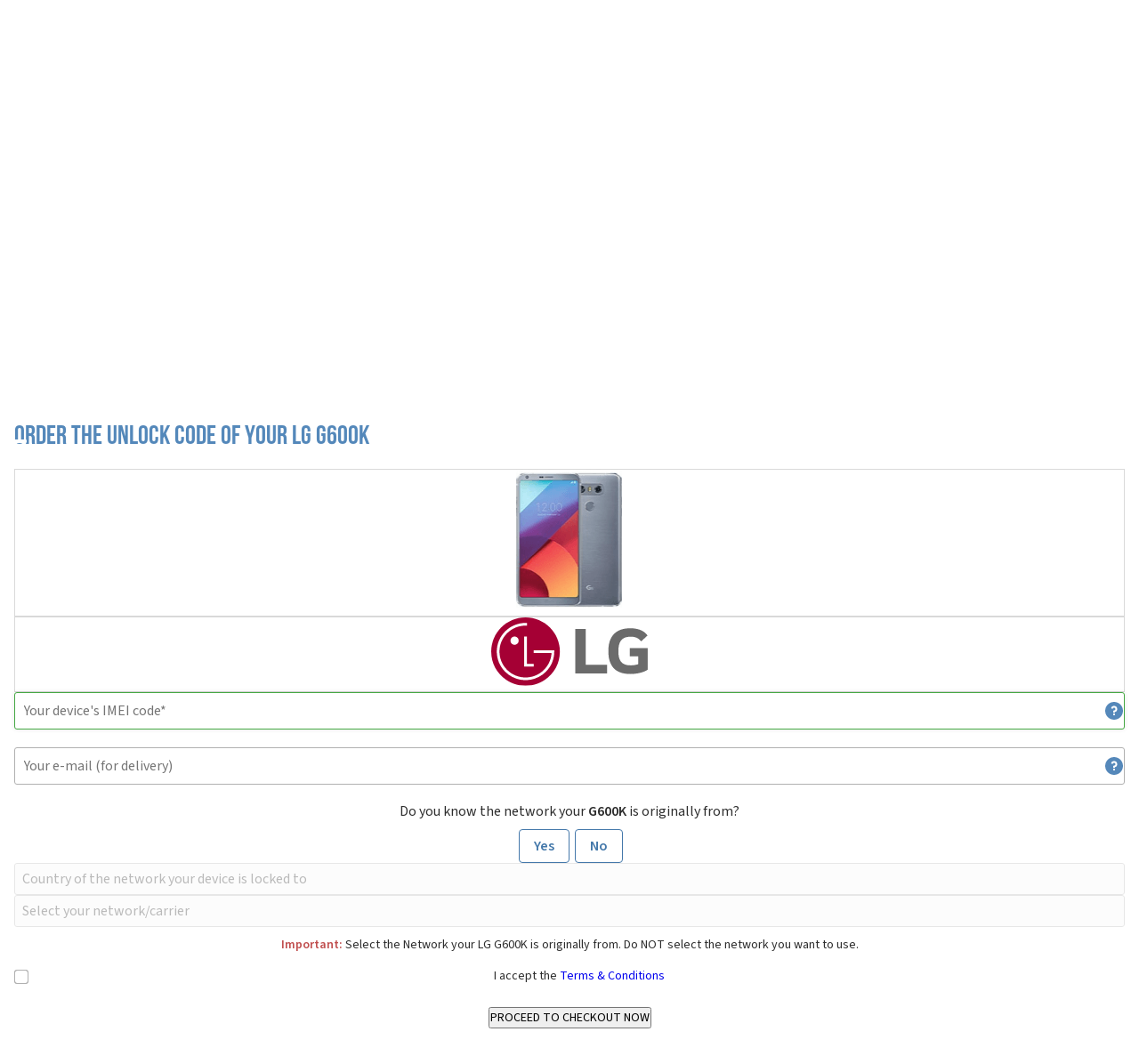

--- FILE ---
content_type: image/svg+xml
request_url: https://www.iszom.com/sdata/images/brands/unlock-lg-phone-unlock-codes.svg
body_size: 682
content:
<?xml version="1.0" encoding="utf-8"?>
<!-- Generator: Adobe Illustrator 13.0.0, SVG Export Plug-In . SVG Version: 6.00 Build 14948)  -->
<!DOCTYPE svg PUBLIC "-//W3C//DTD SVG 1.1//EN" "http://www.w3.org/Graphics/SVG/1.1/DTD/svg11.dtd">
<svg version="1.1" id="Layer_1" xmlns="http://www.w3.org/2000/svg" xmlns:xlink="http://www.w3.org/1999/xlink" x="0px" y="0px"
	 width="176.132px" height="77.239px" viewBox="0 0 176.132 77.239" enable-background="new 0 0 176.132 77.239"
	 xml:space="preserve">
<g>
	<path fill="#A50034" d="M38.65,77.239c21.328,0,38.65-17.271,38.65-38.611C77.3,17.287,59.978,0,38.65,0
		C17.289,0,0,17.287,0,38.628C0,59.968,17.289,77.239,38.65,77.239"/>
	<polygon fill="#FFFFFF" points="37.095,21.676 37.095,55.563 47.868,55.563 47.868,52.516 40.2,52.516 40.2,21.676 	"/>
	<path fill="#FFFFFF" d="M26.308,30.922c2.563,0,4.629-2.084,4.629-4.629c0-2.547-2.066-4.639-4.629-4.639s-4.629,2.092-4.629,4.639
		S23.745,30.922,26.308,30.922"/>
	<path fill="#FFFFFF" d="M40.199,6.304c-0.404-0.02-1.172-0.045-1.539-0.045c-17.84,0-32.359,14.524-32.359,32.353
		c0,8.66,3.365,16.777,9.46,22.881c6.12,6.09,14.241,9.455,22.899,9.455c8.625,0,16.744-3.365,22.853-9.455
		c6.11-6.104,9.491-14.221,9.491-22.881v-1.439h-1.309H47.898v2.978h20.024c0,0.065,0,0.381-0.014,0.463
		C66.89,55.856,54.16,67.928,38.66,67.928c-7.846,0-15.203-3.051-20.74-8.592c-5.555-5.518-8.616-12.869-8.616-20.725
		c0-7.811,3.061-15.2,8.616-20.735c5.537-5.53,12.894-8.581,20.74-8.581c0.338,0,1.16,0,1.539,0.02V6.304z"/>
	<path fill="#6B6B6B" d="M106.367,13.002H94.753V63.28h35.672v-9.787h-24.058V13.002z M155.974,44.12h9.459v8.791
		c-1.744,0.664-5.145,1.326-8.381,1.326c-10.453,0-13.935-5.309-13.935-16.092c0-10.283,3.316-16.346,13.769-16.346
		c5.809,0,9.127,1.826,11.861,5.311l7.221-6.639c-4.398-6.3-12.115-8.208-19.33-8.208c-16.264,0-24.807,8.876-24.807,25.798
		c0,16.84,7.715,25.965,24.725,25.965c7.797,0,15.43-1.99,19.576-4.893V34.743h-20.158V44.12z"/>
</g>
</svg>


--- FILE ---
content_type: image/svg+xml
request_url: https://www.iszom.com/images/v8/arrow-and-circle-done.svg
body_size: 4
content:
<svg xmlns='http://www.w3.org/2000/svg' version='1.1' xmlns:xlink='http://www.w3.org/1999/xlink' width='220' height='50' fill='#d9d9d9'><polygon points='104,0 110,10 116,0'></polygon><circle fill='#45a843' cx='110' cy='35' r='15'></circle><path transform='translate(102, 29)' fill='white' d='M16,2.852L6.055,13L3.26,10.147l0.01-0.01L0,6.801l2.795-2.852l3.27,3.336L13.205,0L16,2.852z'></path></svg>

--- FILE ---
content_type: image/svg+xml
request_url: https://www.iszom.com/images/v8/arrow-and-circle-disabled.svg
body_size: -250
content:
<svg xmlns='http://www.w3.org/2000/svg' version='1.1' xmlns:xlink='http://www.w3.org/1999/xlink' width='220' height='50' fill='#d9d9d9'><polygon points='104,0 110,10 116,0'></polygon><circle cx='110' cy='35' r='15'></circle></svg>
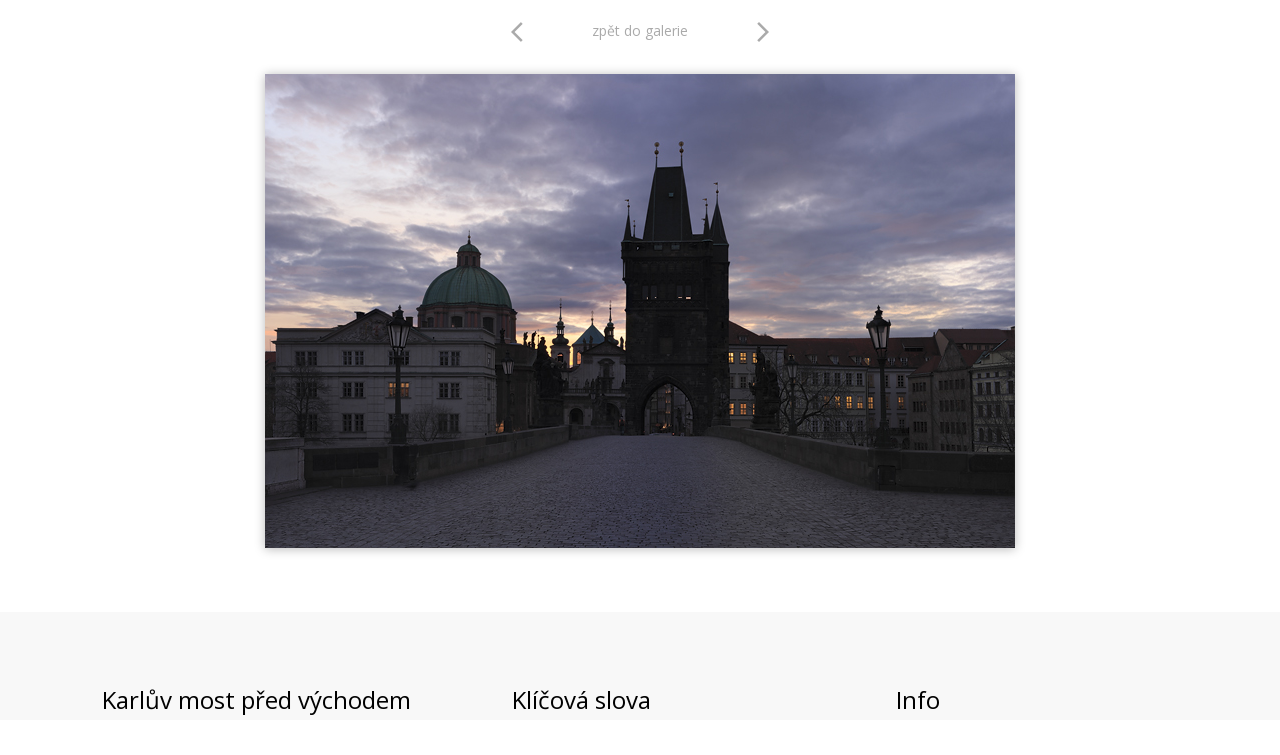

--- FILE ---
content_type: text/html; charset=UTF-8
request_url: https://www.fotopraha.com/v-noci/karluv-most-pred-vychodem-179.html
body_size: 1653
content:
<!DOCTYPE html PUBLIC '-//W3C//DTD XHTML 1.0 Transitional//EN' 'http://www.w3.org/TR/xhtml1/DTD/xhtml1-transitional.dtd'>
<html xmlns="http://www.w3.org/1999/xhtml" xml:lang="cs" lang="cs">

<head>
<title>Karlův most před východem | Fotografie Prahy | Fotopraha.com</title>
<meta http-equiv="Content-type" content="text/html; charset=utf-8" />
<meta http-equiv="Content-language" content="cs" />
<meta http-equiv="Cache-control" content="public" />

<link rel="icon" href="https://www.fotopraha.com/favicon.ico" />

<meta name="viewport" content="width=device-width, initial-scale=1" />
<meta name="description" content="Když vychází slunce přímo v ose Karlova mostu, pak se ještě než kotouč vyleze zpoza obzoru, krásně rozsvítí okna u..." />
<meta name="author" content="Fotografie Prahy" />
<meta name="robots" content="all,follow" />

<link rel="canonical" href="https://www.fotopraha.com/fotografie/karluv-most-pred-vychodem-179.html" />

<link href="https://fonts.googleapis.com/css?family=Open+Sans:400,700|Montserrat:600&amp;subset=latin-ext" rel="stylesheet" />
<link href="https://fonts.googleapis.com/icon?family=Material+Icons" rel="stylesheet" />

<link rel="stylesheet" type="text/css" href="/include/styles.css" media="screen,projection" />
<link rel="stylesheet" type="text/css" href="/include/print-image.css" media="print" />
<link rel="stylesheet" type="text/css" href="/include/responsive.css" media="screen,projection" />

<script type="text/javascript" src="/scripts/jquery/jquery-1.9.1.min.js"></script>
  
<script>

$(function() {
  $(document).keyup(function(e) {
  
  if(e.target.tagName.toLowerCase()==="textarea")
    {
    return;
    }
  else
    {
    switch(e.keyCode)
      {
      case 37 : window.location = $('.prev').attr('href'); break;
      case 39 : window.location = $('.next').attr('href'); break;
      case 38 : window.location = $('.back').attr('href'); break;
      }
    }   
  });
});

</script>
  
  <script type="text/javascript" src="/scripts/scripts.js"></script>

</head>

<body>



<!-- Arrows -->
<div id="sipky"><div class="vlevo"><a href="/v-noci/cerna-vez-mesic-192.html" title="Měsíc nad Černou věží | fotografie" class="prev material-icons" id="prev">arrow_back_ios</a></div><div class="zpet"><a href="/galerie/v-noci/" title="Zpět do galerie V noci" class="back">zpět do galerie</a></div><div class="vpravo"><a href="/v-noci/prazsky-hrad-mesic-175.html" title="Pražský hrad - měsíc | fotografie" class="next material-icons">arrow_forward_ios</a></div></div>
<!-- /Arrows -->



<!-- Image -->
<div id="image"><!-- Photo -->
<img src="/foto-praha/karluv-most-pred-vychodem.jpg" alt="Karlův most před východem" />
<!-- /Photo --></div>
<!-- /Image -->



<!-- Info -->
<div id="info">
<div class="info-desc">
<h1>Karlův most před východem</h1>
<p class="clear">Když vychází slunce přímo v ose Karlova mostu, pak se ještě než kotouč vyleze zpoza obzoru, krásně rozsvítí okna u svatého Salvátora. Pěkně do žlutooranžova. Někdy méně, někdy víc, ale vždy krásně.</p>
</div><div class="info-keys">
<h3>Klíčová slova</h3> <a href="/foto/karluv-most/" title="Karlův most">Karlův most</a> <a href="/foto/vychod/" title="východ">východ</a> <a href="/foto/slunce/" title="slunce">slunce</a> <a href="/foto/staromestska-mostecka-vez/" title="Staroměstská mostecká věž">Staroměstská mostecká věž</a> <a href="/foto/veze/" title="věže">věže</a> <a href="/foto/svaty-frantisek/" title="svatý František">svatý František</a> <a href="/foto/salvator/" title="Salvátor">Salvátor</a> <a href="/foto/mraky/" title="mraky">mraky</a></p>
</div><div class="info-other">
<h3>Info</h3><span>&rsaquo; fotografie č. 179</span><br/><a href="/mapa/karluv-most-pred-vychodem.html" title="zobrazit fotografii na mapě">&rsaquo; zobrazit fotografii na mapě</a><br/>
</div></div>
<!-- /Info -->

<!-- Google tag (gtag.js) -->
<script async src="https://www.googletagmanager.com/gtag/js?id=G-NBM9NCVRDP"></script>
<script>
  window.dataLayer = window.dataLayer || [];
  function gtag(){dataLayer.push(arguments);}
  gtag('js', new Date());

  gtag('config', 'G-NBM9NCVRDP', {
    client_storage: 'none',
    anonymize_ip: true
  });
</script>

</body>
</html>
====
TASK DIRECTIONS: Word for word, write out the lines from the top of the records above down to the line holding "37.095,55.563 47.868,55.563 47.868,52.516", inclusive, but not the pictures.

SOLUTION TO THIS EXERCISE:
--- FILE ---
content_type: image/svg+xml
request_url: https://www.iszom.com/sdata/images/brands/unlock-lg-phone-unlock-codes.svg
body_size: 682
content:
<?xml version="1.0" encoding="utf-8"?>
<!-- Generator: Adobe Illustrator 13.0.0, SVG Export Plug-In . SVG Version: 6.00 Build 14948)  -->
<!DOCTYPE svg PUBLIC "-//W3C//DTD SVG 1.1//EN" "http://www.w3.org/Graphics/SVG/1.1/DTD/svg11.dtd">
<svg version="1.1" id="Layer_1" xmlns="http://www.w3.org/2000/svg" xmlns:xlink="http://www.w3.org/1999/xlink" x="0px" y="0px"
	 width="176.132px" height="77.239px" viewBox="0 0 176.132 77.239" enable-background="new 0 0 176.132 77.239"
	 xml:space="preserve">
<g>
	<path fill="#A50034" d="M38.65,77.239c21.328,0,38.65-17.271,38.65-38.611C77.3,17.287,59.978,0,38.65,0
		C17.289,0,0,17.287,0,38.628C0,59.968,17.289,77.239,38.65,77.239"/>
	<polygon fill="#FFFFFF" points="37.095,21.676 37.095,55.563 47.868,55.563 47.868,52.516 40.2,52.516 40.2,21.676 	"/>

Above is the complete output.